Lassa is a viral haemorrhagic fever transmitted to humans via contact with food or any item contaminated with the urine, saliva faeces, and blood of the mastomys. The incubation period is 6-21 days. A early treatment with Ribavarine could help survival. The fever has no particular symptoms, just usual fever signs, general weakness, and malaise at the early onset. Few days after infection, victims feel muscle and chest pain, vomiting, headache, sore throat, diarrhea, abdominal pain. Severe cases show facial swelling, bleeding from mouth, nose, vagina or gastrointestinal tract, low blood pressure. Shock, seizures, disorientation, and coma appear in the late steps.

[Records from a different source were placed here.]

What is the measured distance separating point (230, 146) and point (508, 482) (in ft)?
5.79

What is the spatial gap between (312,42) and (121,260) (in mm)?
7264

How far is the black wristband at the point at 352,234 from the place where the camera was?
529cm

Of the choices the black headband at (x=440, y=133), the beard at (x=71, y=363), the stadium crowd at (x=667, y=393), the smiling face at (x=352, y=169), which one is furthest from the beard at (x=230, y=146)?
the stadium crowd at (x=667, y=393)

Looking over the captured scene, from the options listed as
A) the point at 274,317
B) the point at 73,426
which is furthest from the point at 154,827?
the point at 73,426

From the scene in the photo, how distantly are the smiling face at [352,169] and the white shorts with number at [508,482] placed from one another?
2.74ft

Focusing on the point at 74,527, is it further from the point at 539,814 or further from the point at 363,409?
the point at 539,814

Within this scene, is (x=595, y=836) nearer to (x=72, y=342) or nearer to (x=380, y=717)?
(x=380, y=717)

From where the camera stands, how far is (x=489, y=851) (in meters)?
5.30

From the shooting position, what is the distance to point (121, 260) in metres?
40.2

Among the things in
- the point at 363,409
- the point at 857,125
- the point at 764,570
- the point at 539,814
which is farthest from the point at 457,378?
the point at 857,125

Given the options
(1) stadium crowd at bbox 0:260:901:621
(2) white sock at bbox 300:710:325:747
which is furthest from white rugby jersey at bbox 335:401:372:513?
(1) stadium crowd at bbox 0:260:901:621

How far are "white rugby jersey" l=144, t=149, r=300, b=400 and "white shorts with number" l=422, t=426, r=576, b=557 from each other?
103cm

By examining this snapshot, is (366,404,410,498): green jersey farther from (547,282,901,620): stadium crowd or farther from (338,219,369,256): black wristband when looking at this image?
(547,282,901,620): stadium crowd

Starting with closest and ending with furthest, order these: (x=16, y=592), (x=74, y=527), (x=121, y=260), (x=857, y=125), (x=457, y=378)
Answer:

Complications progress to deafness, transient hair loss and gait disturbance. About 80 % of Lassa Fever infections are mild or asymptomatic. The mastomys are numerous and reproduce rapidly in the dirty places, in the western, eastern, central forests of Africa. They easily invade houses and spaces where foods are stocked. Some countries, Côte-d’Ivoire for example are not already touched but the risk is real.

To prevent the outbreak of Lassa fever in Ghana, the Tema Metropolitan Assembly (TMA) said few days ago it has gotten rid of 80 per cent rats, from the community one market, considering that the important flux of goods and people in the sea port require specific attention. Solomon Noi, Head of Waste Management at the TMA, responding to Class News said TMA took stringent measures to ensure Ghana avoid being attacked by LF. In Nigeria, selling rat killing products become very good business. The Nigeria Health Minister said “ Nigeria has dealt with Ebola in 2014, the country reacted strongly and the response was acknowledged by the International community. The success against Ebola created a situation whereby other public health challenge in Nigeria to be a tea party”.

People shall protect correctly their foods and call a health center when they suspect someone to be affected. Houses shall be very clean to keep the rodents far. Waste packages shall be sent far from houses. A person contaminated shall be strictly isolated. Some researchs are looking for a vaccine.